▸ HOW TO COMPLETE THIS TASK
Nothing but the lines from the one containing "HIS IMPERIAL MAJESTY (7 INCH)" through the one containing "Funny Yet Despite", both included, should be given again, each exactly as written below.

▸ DATA FOR ANALYSIS
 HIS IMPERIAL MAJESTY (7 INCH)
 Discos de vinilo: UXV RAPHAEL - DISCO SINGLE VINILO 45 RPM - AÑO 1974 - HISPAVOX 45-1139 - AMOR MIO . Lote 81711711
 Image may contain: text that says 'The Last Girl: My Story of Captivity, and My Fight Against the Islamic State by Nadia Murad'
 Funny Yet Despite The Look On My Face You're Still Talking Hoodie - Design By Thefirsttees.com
==
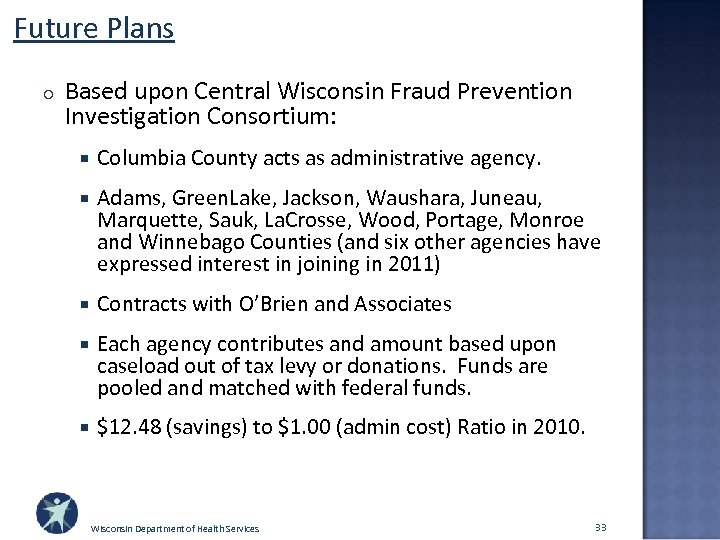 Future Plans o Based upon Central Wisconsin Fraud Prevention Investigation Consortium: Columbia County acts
==
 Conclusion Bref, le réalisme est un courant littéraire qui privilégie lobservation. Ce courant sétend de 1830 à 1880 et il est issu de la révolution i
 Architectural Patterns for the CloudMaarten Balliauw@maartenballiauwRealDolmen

▸ YOUR RESPONSE
 HIS IMPERIAL MAJESTY (7 INCH)
 Discos de vinilo: UXV RAPHAEL - DISCO SINGLE VINILO 45 RPM - AÑO 1974 - HISPAVOX 45-1139 - AMOR MIO . Lote 81711711
 Image may contain: text that says 'The Last Girl: My Story of Captivity, and My Fight Against the Islamic State by Nadia Murad'
 Funny Yet Despite The Look On My Face You're Still Talking Hoodie - Design By Thefirsttees.com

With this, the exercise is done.